What is being asked: Continue the blog post about a week of failed dinners, picking up after its final sentence.

##### Extract provided

We Don't Use Plastic Utensils in This House!

Something must be in the air this week, as Scott and I admittedly made two doozies this week.

On Monday, I attempted a Greek orzo and shrimp salad that BOMBED. I must have added too much mint, okay, so I undoubtedly put in far too mint, as the whole thing tasted like fishy toothpaste. Not a fine quality in a dinner dish.

So into the wastebasket that went, and Scott and I retreated to Fat Mo's for a cheeseburger relief. Fat Mo's: a great place to inhale your uber-greasy burger and fries and to feel guilty simply about the name of the restaurant itself.

On Tuesday, Scott made stuffed peppers in the Crock Pot. Again, a disaster. His words: "It's bland and kinda soupy." Yep. Another meal tossed in the trash. Our salvation that night was a quick fix of scrambled egg breakfast burritos . Fast and tasty.

Tonight, for my marathon training group meeting at the Sportsplex, I made a curried fruit salad with mangoes, granny smith apples and raisins, dressed in yogurt. I improvised, as I had this salad earlier this week at a random cafeteria-style "bistro" in a retired educator's assisted living facility (No joke - but the food is healthy and interesting!) near my workplace.

##########
##### Data to examine

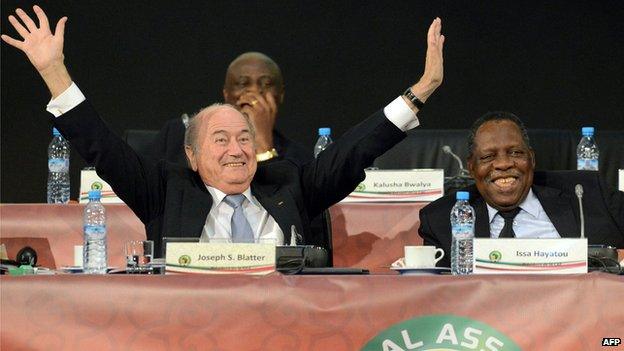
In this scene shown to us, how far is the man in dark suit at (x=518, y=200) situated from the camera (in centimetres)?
374

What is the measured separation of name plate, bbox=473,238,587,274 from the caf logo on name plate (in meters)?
0.28

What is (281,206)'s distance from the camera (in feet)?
11.2

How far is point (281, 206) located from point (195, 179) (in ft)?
0.89

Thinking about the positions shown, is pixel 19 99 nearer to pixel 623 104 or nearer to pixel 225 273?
pixel 623 104

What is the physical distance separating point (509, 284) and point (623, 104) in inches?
159

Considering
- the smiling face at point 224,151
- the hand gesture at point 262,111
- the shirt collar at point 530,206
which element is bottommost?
the shirt collar at point 530,206

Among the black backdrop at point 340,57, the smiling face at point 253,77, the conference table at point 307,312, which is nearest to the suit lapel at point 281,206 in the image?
the conference table at point 307,312

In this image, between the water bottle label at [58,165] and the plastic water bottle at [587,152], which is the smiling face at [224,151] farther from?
the water bottle label at [58,165]

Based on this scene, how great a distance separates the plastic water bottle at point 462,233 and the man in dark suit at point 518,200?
0.05 m

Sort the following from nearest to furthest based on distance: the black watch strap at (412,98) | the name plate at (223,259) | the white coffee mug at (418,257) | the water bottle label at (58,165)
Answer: the name plate at (223,259), the white coffee mug at (418,257), the black watch strap at (412,98), the water bottle label at (58,165)

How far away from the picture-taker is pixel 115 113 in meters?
6.24

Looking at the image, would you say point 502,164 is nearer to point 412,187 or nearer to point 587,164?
point 412,187

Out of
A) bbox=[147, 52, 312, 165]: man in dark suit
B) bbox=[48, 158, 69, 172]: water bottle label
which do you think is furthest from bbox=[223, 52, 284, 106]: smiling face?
bbox=[48, 158, 69, 172]: water bottle label

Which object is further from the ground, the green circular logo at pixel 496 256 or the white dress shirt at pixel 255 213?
the white dress shirt at pixel 255 213
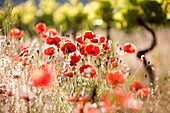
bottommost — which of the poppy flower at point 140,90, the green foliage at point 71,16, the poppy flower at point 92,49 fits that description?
the poppy flower at point 140,90

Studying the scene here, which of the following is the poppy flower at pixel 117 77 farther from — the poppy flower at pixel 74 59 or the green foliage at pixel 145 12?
the green foliage at pixel 145 12

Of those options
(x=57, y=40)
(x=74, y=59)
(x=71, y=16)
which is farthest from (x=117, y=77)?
(x=71, y=16)

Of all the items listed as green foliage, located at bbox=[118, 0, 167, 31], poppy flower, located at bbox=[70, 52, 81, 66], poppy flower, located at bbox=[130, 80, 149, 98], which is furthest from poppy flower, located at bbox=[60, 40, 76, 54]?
green foliage, located at bbox=[118, 0, 167, 31]

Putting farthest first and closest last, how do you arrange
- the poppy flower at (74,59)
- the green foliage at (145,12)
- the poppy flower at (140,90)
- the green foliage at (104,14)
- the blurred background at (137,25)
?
the green foliage at (145,12) < the green foliage at (104,14) < the blurred background at (137,25) < the poppy flower at (74,59) < the poppy flower at (140,90)

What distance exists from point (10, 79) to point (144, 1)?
216 inches

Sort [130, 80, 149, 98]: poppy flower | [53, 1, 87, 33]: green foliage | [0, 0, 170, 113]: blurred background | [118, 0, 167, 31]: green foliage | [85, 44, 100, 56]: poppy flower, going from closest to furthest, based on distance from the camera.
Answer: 1. [130, 80, 149, 98]: poppy flower
2. [85, 44, 100, 56]: poppy flower
3. [0, 0, 170, 113]: blurred background
4. [118, 0, 167, 31]: green foliage
5. [53, 1, 87, 33]: green foliage

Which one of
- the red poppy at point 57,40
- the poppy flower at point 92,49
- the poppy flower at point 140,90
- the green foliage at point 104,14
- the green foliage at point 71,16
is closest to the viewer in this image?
the poppy flower at point 140,90

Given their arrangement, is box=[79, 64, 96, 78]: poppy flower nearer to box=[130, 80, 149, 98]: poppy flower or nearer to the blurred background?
box=[130, 80, 149, 98]: poppy flower

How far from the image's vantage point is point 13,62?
213cm

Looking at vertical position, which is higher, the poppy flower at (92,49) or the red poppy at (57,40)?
the red poppy at (57,40)

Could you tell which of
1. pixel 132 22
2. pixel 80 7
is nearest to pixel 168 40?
pixel 132 22

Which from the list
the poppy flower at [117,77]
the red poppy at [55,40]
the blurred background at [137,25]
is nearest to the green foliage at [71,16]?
the blurred background at [137,25]

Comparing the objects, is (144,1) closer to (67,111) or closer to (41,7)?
(67,111)

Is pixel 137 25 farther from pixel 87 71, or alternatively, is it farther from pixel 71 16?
pixel 71 16
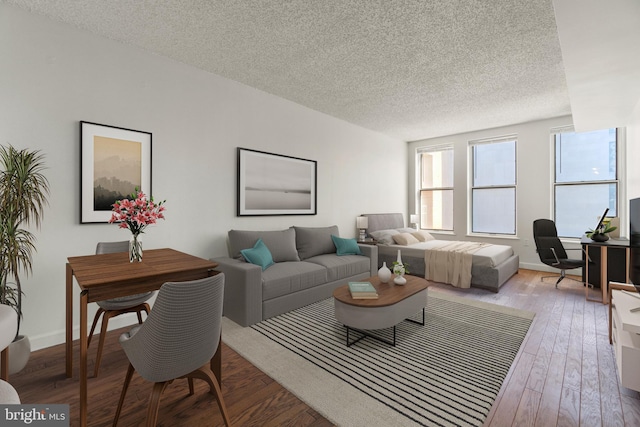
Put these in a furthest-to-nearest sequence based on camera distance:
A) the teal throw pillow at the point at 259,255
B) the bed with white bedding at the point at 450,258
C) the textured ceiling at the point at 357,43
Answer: the bed with white bedding at the point at 450,258 → the teal throw pillow at the point at 259,255 → the textured ceiling at the point at 357,43

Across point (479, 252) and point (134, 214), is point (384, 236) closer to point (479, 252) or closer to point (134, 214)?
point (479, 252)

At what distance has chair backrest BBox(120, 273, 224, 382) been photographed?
1.26 meters

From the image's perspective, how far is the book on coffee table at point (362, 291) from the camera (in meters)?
2.60

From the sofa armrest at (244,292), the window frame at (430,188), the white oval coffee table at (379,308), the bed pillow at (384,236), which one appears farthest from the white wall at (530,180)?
the sofa armrest at (244,292)

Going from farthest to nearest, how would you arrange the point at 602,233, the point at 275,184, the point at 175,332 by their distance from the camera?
1. the point at 275,184
2. the point at 602,233
3. the point at 175,332

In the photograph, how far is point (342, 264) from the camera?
4035mm

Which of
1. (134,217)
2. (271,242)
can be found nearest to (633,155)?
(271,242)

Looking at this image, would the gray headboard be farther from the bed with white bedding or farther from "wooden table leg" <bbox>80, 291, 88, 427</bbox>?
"wooden table leg" <bbox>80, 291, 88, 427</bbox>

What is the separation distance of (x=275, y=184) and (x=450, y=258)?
118 inches

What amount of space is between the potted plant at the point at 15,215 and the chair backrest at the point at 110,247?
0.42 m

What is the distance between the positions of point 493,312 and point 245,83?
4296 millimetres

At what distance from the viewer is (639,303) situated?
7.06 ft

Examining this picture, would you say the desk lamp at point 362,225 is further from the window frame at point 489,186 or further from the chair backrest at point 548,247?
the chair backrest at point 548,247

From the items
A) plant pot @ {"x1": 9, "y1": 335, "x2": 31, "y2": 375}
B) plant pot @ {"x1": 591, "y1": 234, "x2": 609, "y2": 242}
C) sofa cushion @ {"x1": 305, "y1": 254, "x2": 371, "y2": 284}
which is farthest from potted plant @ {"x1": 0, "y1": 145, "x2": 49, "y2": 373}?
plant pot @ {"x1": 591, "y1": 234, "x2": 609, "y2": 242}
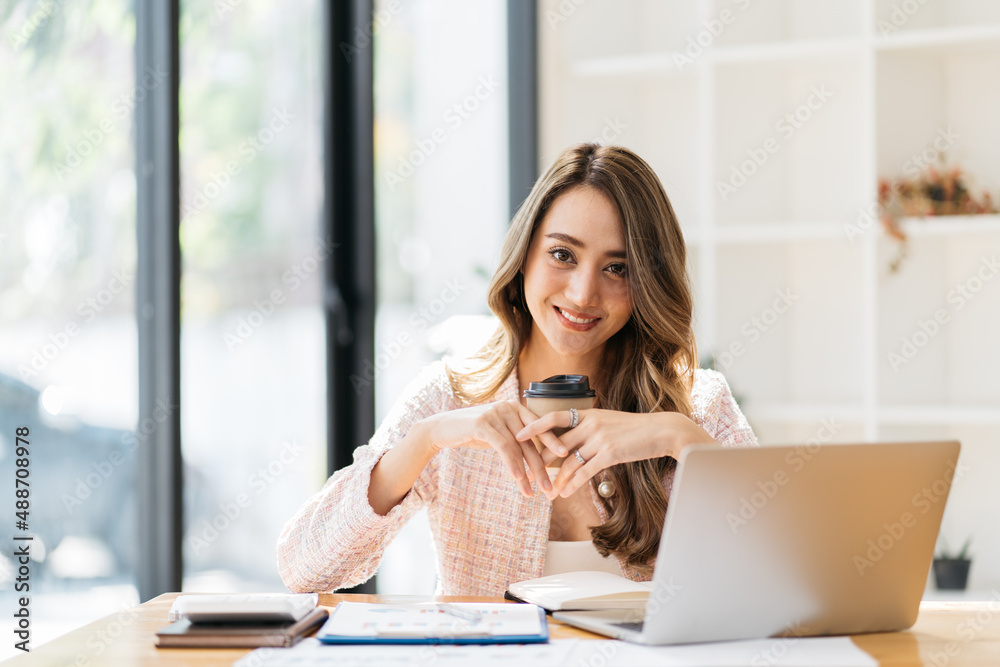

##########

Response for this exercise:
I evidently tripped or sneezed while adding the curry powder because the force was quite strong. It tingled a little too much - a fruity burn, so to speak. I left it behind, as I had made a tossed salad also (niiiiiiiiiiiice - a backup!). Then I came home and stubbornly ate some while watching 30 Rock.

So dammit, not much success in the Adams kitchen this week. The best meal I've had all week was in a nursing home, can you believe it?

And so, about the title of this blog post:
About a month ago I burned some pancakes I reaaaaaaaally wanted for a lazy Saturday morning breakfast. Scott, being the sweet person he is, asked to eat them despite their blackened crustiness. I grumpily sat down to the table to find that Scott brought a plastic knife to the table to spread the margarine. In my deranged bad food angst, I grabbed the knife, spewed the now-classic "We don't use plastic utensils in this house!," and hurled the knife at the kitchen sink. Unfortunately for me and the pseudo-point I was trying to make, I aimed too low and the plastic offender hit the cabinet under the sink, leaving a smear of Brummel and Brown on the cabinet doors.
It was not my finest hour... Downright embarrassing.

Consider ""We don't use plastic utensils in this house!" to be on par with my other motto: "I never wear sweat pants in public." Sometimes you just have to compromise, accept the circumstances and make some exceptions.


  1. We were not "allowed" to use plastic utensils, paper napkins or put ANY condiments on the table.
    My father's father was a pharmacist with his own shoppe complete with lunch counter. I think my father ate many meals at that lunch counter and as an adult, banned ANY reminders of drug store dining in his home.
    Not a bad thing.....
    L in Georgia

  2. Erin, I have no idea why on earth Scott would provoke you so. Crazy man! Of course there are no plastic utensils at the table...this isn't McDonald's!